These Glazed Jelly Doughnuts are a delightful treat featuring a tender, fluffy dough filled with sweet strawberry jelly and finished with a smooth, sweet glaze. Perfectly fried to golden perfection and topped with a classic vanilla-sugar glaze, they make an irresistible homemade dessert or breakfast indulgence.


Ingredients

Scale

Dough

  • 2 packets (1/4 ounces each) Active Dry Yeast
  • 1/2 cup warm water
  • 1/3 cup warm milk
  • 3 egg yolks
  • 1/3 cup butter, melted
  • 1/2 cup sugar
  • 3 1/2 cups all-purpose flour
  • 1 tsp salt
  • Strawberry jelly, 1/2 tablespoon per doughnut
  • Oil for frying (vegetable or canola oil recommended)

Glaze

  • 3 cups powdered sugar
  • 1/2 tsp salt
  • 1/2 tsp vanilla extract
  • 1/2 cup cold milk


Instructions

  1. Activate Yeast: In a large bowl, dissolve the active dry yeast in the warm water and let it sit for 5 minutes until it becomes frothy, indicating the yeast is active.
  2. Mix Dough: Add melted butter, warm milk, egg yolks, sugar, and salt to the yeast mixture. Mix well to combine all wet ingredients.
  3. Incorporate Flour: Gradually stir in the flour until a workable dough forms. Transfer the dough to a greased bowl, cover, and allow it to rise in a warm place for about 1 hour until doubled in size.
  4. Knead and Roll Dough: After the dough has risen, punch it down and knead it for 2 minutes on a floured surface. Roll out the dough to a thickness of 1/4 inch.
  5. Cut Dough Circles: Using a 2-inch circle cookie cutter, cut out 40 circles from the dough.
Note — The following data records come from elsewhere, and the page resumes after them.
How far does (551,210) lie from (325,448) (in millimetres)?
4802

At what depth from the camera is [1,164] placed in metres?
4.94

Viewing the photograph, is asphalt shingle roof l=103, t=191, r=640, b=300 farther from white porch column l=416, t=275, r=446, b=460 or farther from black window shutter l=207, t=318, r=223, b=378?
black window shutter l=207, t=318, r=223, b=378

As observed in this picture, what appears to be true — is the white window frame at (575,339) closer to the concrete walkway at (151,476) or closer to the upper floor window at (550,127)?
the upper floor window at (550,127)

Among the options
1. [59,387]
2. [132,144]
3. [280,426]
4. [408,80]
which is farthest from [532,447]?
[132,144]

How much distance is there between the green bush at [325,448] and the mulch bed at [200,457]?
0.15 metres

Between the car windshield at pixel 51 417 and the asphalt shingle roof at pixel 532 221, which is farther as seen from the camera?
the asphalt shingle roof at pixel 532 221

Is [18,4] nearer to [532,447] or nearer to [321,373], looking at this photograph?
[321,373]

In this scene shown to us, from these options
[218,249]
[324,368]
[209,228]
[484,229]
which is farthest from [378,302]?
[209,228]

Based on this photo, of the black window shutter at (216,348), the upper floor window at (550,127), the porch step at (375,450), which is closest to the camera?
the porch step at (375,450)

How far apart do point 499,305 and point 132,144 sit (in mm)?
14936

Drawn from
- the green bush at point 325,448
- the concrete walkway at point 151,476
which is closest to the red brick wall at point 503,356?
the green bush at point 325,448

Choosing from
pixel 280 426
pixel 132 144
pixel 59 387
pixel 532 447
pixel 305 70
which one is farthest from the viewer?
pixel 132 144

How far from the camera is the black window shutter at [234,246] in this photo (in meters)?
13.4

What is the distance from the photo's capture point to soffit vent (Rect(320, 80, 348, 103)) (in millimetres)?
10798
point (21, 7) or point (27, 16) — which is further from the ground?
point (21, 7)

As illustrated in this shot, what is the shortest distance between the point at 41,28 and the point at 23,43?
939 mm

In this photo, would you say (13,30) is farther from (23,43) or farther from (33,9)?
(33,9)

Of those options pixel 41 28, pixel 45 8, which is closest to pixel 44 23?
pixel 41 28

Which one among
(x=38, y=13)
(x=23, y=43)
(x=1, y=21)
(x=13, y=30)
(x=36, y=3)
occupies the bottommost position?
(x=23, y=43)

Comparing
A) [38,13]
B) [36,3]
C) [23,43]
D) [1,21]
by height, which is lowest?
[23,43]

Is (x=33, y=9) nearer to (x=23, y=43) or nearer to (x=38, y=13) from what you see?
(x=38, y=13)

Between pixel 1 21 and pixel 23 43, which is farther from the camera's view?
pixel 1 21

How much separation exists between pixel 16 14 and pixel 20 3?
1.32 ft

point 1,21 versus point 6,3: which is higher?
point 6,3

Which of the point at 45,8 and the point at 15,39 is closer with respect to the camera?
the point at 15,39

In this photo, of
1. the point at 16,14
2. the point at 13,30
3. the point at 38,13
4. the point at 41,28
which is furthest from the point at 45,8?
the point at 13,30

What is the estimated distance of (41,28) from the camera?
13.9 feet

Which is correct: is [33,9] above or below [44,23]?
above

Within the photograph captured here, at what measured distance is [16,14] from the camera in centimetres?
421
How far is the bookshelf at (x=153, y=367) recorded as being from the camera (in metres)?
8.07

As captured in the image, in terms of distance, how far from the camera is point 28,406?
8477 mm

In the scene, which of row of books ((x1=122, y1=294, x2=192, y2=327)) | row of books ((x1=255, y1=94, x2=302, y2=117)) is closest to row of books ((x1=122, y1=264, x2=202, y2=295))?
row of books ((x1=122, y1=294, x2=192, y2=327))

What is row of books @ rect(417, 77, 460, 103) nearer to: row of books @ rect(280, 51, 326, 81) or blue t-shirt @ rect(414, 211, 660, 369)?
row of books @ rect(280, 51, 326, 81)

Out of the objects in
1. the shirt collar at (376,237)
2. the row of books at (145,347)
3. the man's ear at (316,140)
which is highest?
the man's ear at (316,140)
You may need to re-roll scraps to get the full amount.
  6. Fill and Seal Doughnuts: Place a 1/2 tablespoon of strawberry jelly in the center of 20 dough circles. Top each with another circle and press the edges firmly to seal.
  7. Second Rise: Arrange the filled doughnuts on a greased cookie sheet, cover them, and let rise for another hour in a warm spot.
  8. Heat Oil: While the doughnuts rise, heat oil in a large pot to 375°F (190°C) for frying. Heating the oil may take the entire hour.
  9. Fry Doughnuts: Fry the doughnuts in hot oil for about 1 minute per side or until golden brown. Use a slotted spoon to remove them and place on paper towels to drain excess oil.
  10. Prepare Glaze: While frying, whisk together powdered sugar, salt, vanilla extract, and cold milk until smooth to form the glaze.
  11. Glaze Doughnuts: Drizzle the glaze over the warm doughnuts to coat them generously. Allow the glaze to set slightly before serving.

Notes

  • Ensure the water and milk are warm, not hot, to properly activate the yeast without killing it.
  • Press edges firmly when sealing doughnuts to prevent jelly from leaking during frying.
  • Maintain oil temperature at 375°F for even frying and to avoid greasy doughnuts.
  • Use a thermometer to monitor oil temperature accurately.
  • If glaze is too thick, add a little more milk; if too runny, add more powdered sugar.
  • Best served fresh on the day of frying as doughnuts are most flavorful and soft then.